--- SELECTED TEXT ---

The House That Was Their Home Away From Home
The noisy blast of the ship’s horn announcing its imminent departure from the harbour tore into their hearts as they faced the reality of being wrenched from their beloved homeland. With a sudden lurch, the ship, laden with hundreds of young children in its underbelly, moved forward bound for what the tiny passengers were told as an unknown but "promising" land. For the next couple of weeks, they would endure horrifying living conditions in the steerage hold of the ship with only each other for comfort as they traveled together to their new country.
These
passengers were young children from the orphanages and streets in England who
were sent to Canada in thousands between 1860s to mid-1920s in an attempt by the
British Government to solve child poverty, rampant back then in the country’s
industrial overpopulated cities such as London and Liverpool. In all, over
100,000 orphans from the streets, workhouses and the orphanages in England were
sent to Canada in an attempt by well-meaning and influential individuals like
Annie Macpherson and Dr. Barnardo to salvage them from dismal environments and
rebuild their lives in this country.

---

PROMPT 1:
Give the passage about the child migrants again, starting at "The House That" and ending at "their new country.", and switch "harbour" to "port".
PROMPT 2:
Summarize the passage about the child migrants in two sentences.
The data entries that come next have nothing to do with the text above.

--- RECORD EXCERPTS ---

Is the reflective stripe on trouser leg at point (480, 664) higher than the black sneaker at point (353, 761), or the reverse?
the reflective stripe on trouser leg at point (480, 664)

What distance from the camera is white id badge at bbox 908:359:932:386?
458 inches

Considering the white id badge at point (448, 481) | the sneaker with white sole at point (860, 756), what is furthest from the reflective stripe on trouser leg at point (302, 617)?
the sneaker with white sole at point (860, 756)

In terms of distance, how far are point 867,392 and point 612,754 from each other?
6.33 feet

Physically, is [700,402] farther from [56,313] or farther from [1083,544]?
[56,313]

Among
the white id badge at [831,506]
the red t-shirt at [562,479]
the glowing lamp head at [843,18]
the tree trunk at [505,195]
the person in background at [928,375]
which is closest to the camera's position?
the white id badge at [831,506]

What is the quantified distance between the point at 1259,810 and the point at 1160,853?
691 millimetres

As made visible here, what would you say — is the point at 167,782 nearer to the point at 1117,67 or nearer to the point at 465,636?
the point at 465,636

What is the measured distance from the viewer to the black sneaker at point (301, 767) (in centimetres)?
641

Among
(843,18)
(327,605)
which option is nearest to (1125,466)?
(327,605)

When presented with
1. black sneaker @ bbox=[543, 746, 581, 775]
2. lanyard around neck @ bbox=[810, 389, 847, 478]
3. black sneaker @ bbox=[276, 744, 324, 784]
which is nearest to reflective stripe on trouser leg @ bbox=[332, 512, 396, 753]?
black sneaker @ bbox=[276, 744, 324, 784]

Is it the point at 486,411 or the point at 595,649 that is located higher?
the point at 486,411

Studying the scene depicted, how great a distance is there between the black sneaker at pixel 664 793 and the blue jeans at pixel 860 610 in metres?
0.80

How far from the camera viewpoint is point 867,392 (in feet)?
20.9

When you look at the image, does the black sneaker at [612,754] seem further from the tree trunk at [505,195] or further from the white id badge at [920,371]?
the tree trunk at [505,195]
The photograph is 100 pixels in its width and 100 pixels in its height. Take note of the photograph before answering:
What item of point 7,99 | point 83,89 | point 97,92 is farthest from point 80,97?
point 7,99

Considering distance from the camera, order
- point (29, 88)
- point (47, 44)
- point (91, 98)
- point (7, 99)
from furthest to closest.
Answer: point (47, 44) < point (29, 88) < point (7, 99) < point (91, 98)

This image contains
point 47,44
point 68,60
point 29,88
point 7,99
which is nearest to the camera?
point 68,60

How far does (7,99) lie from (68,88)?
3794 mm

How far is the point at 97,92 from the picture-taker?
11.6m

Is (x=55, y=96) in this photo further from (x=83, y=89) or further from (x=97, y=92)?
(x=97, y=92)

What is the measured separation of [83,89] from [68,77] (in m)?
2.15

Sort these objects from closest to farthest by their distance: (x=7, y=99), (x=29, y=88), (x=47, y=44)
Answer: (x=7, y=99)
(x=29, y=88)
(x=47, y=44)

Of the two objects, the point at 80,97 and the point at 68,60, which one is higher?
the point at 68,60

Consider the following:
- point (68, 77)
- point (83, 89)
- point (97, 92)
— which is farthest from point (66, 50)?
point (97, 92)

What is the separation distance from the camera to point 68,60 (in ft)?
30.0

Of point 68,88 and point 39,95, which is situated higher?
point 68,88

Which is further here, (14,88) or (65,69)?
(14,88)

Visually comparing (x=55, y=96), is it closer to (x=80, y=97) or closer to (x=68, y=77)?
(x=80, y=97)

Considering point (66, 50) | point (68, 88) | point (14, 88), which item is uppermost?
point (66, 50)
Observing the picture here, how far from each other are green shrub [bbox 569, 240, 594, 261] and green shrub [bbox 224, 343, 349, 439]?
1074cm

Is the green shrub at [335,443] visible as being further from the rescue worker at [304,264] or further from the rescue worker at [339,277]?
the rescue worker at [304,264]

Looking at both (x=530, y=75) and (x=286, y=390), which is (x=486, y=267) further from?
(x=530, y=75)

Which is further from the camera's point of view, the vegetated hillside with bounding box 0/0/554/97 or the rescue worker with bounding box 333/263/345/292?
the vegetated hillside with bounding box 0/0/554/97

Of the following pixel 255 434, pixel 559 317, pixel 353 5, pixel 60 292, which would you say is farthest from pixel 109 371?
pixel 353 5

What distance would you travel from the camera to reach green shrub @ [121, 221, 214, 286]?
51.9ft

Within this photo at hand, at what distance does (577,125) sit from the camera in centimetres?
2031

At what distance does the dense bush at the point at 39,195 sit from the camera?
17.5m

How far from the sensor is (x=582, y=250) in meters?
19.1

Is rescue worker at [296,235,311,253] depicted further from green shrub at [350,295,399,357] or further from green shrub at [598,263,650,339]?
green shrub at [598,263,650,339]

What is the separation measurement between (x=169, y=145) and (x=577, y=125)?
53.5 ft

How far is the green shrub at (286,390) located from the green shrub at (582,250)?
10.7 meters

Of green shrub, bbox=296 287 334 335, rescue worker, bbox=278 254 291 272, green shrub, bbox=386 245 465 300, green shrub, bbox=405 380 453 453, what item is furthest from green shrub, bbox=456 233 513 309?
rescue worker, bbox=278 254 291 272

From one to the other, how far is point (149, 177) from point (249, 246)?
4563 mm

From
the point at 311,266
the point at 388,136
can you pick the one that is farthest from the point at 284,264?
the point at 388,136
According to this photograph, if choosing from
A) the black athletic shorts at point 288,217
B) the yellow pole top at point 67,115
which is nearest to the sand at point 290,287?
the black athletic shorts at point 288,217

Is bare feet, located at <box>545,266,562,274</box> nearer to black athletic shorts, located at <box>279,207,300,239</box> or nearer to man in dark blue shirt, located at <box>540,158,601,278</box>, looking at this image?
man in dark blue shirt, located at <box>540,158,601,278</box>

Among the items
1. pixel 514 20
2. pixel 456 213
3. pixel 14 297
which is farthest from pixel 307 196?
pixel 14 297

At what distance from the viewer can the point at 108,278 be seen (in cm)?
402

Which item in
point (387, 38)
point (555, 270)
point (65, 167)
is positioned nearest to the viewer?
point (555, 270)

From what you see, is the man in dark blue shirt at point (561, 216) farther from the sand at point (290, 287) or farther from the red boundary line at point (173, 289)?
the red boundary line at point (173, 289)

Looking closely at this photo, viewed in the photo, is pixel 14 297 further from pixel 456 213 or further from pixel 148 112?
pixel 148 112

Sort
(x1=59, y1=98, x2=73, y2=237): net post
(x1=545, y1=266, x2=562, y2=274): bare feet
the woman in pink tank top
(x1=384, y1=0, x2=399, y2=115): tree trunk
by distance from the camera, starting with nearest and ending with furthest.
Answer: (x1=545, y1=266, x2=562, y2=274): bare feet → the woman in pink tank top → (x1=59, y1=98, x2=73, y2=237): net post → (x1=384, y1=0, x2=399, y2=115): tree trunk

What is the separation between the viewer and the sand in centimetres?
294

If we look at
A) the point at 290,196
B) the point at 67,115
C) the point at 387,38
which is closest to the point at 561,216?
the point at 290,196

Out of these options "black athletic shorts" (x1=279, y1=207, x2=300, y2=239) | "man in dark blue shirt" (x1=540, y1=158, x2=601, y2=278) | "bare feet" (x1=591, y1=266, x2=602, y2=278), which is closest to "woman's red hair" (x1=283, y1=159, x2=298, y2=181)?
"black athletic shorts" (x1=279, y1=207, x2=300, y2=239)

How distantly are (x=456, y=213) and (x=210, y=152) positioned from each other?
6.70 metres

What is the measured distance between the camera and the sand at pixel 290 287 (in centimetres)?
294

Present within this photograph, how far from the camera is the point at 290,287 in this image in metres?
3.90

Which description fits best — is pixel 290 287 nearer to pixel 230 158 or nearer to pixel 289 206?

---

TASK SOLUTION 1:
The House That Was Their Home Away From Home
The noisy blast of the ship’s horn announcing its imminent departure from the port tore into their hearts as they faced the reality of being wrenched from their beloved homeland. With a sudden lurch, the ship, laden with hundreds of young children in its underbelly, moved forward bound for what the tiny passengers were told as an unknown but "promising" land. For the next couple of weeks, they would endure horrifying living conditions in the steerage hold of the ship with only each other for comfort as they traveled together to their new country.

TASK SOLUTION 2:
Between the 1860s and the mid-1920s, over 100,000 orphans from England's streets, workhouses and orphanages were sent to Canada in a British Government attempt to solve the child poverty rampant in overpopulated industrial cities such as London and Liverpool. Well-meaning individuals like Annie Macpherson and Dr. Barnardo sought to salvage these children from dismal environments, and on the couple of weeks' voyage the young passengers endured horrifying conditions in the ship's steerage hold with only each other for comfort.